Fraîchement sorties de terre, leurs fines têtes pointées avec assurance vers le ciel, les asperges de Simon Lavallée et Nicole Saint-Jean ont fière allure en cette période de l’année.

De véritables reines printanières, belles à croquer, non fibreuses et délicieusement sucrées. «Ce sont les meilleures du Québec», affirme sans hésiter Simon, celui qui, depuis quinze ans, leur prodigue tous les soins nécessaires pour conserver leur réputation déjà bien établie auprès de leurs fidèles clients et d’une soixantaine de restaurateurs montréalais.

Normand Laprise, le chef du Toqué, commande chaque semaine son lot de bourgeoises, les plus grosses et les plus belles, fraîchement cueillies, nettoyées et coupées à la main par une équipe de passionnés, dont un groupe de travailleurs saisonniers du Mexique fort appréciés par les propriétaires pour leur professionnalisme.

Un peu plus fines, les pitchounettes et les demoiselles ont aussi leurs adeptes. «Une simple question de goût», dit Nicole, cette passionnée d’art et de beauté, détentrice d’une maîtrise en histoire de l’art. Au fil des ans, elle a su donner à leur entreprise un charme hors du commun tout en élevant leurs quatre enfants.

Il faut voir ses magnifiques jardins agrémentés de fontaines et de statues qui ont tranquillement pris forme en bordure de leurs champs d’asperges et admirer leur coquette maison d’époque.

Ses clients la surnomment Madame sublime. Vêtue de sa longue robe mauve et de son tablier à l’effigie de l’entreprise, elle livre elle-même chaque semaine une tonne d’asperges à ses nombreux clients.
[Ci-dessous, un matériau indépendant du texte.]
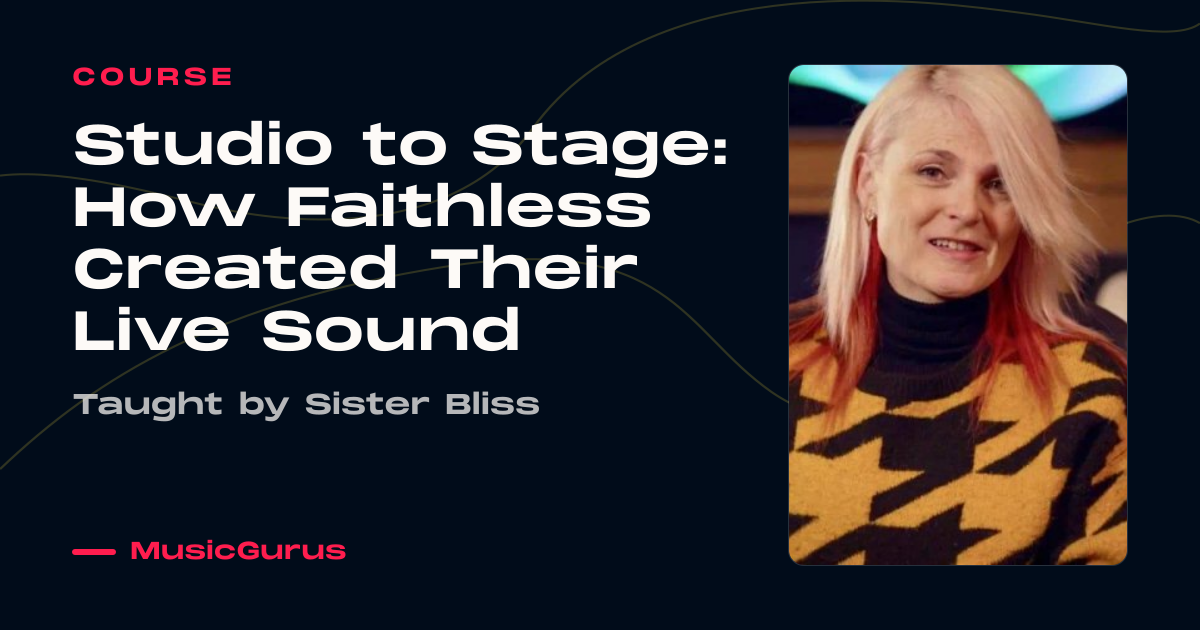 Studio to Stage: How Faithless Created Their Live Sound with Sister ...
Le goût unique de leurs asperges s’explique par la qualité du sol dans lequel elles grandissent: un sol léger, naturellement riche en matières organiques, qui se draine bien.

«Si nous avions écouté les agronomes, nous n’aurions jamais cultivé d’asperges sur notre terre. Elles poussent habituellement mieux dans des sols sablonneux, mais comme notre voisine réussissait à en faire pousser de très bonnes on s’est dit pourquoi pas nous.»

Professeur d’éducation physique récemment retraité, Simon Lavallée a grandi tout près de sa terre actuelle, sur une ferme laitière de la région de Saint-Aimé. «J’ai toujours été passionné par l’agriculture maraîchère», dit-il.

Besoin de changement

Lorsqu’ils ont acheté leur propriété à la fin des années1970, il cultivait des concombres l’été, à la fin des classes. Une belle réussite, mais il avait besoin de changement. L’idée des asperges s’est imposée lorsque la voisine a voulu cesser de cultiver ses plantations.

En 2000, beaucoup de gens ne savaient pas encore comment apprêter les asperges, raconte Nicole. Il a fallu faire des dégustations, proposer des recettes.

Si vous prenez la peine de vous rendre sur place, elle se fera un plaisir de vous faire goûter ses asperges vinaigrette et sa délicieuse crème d’asperge. Jusqu’à la fin juin, il est encore possible de se procurer des asperges fraîches sur place et de profiter de ce petit coin de paradis situé à 30 minutes de Saint-Hyacinthe.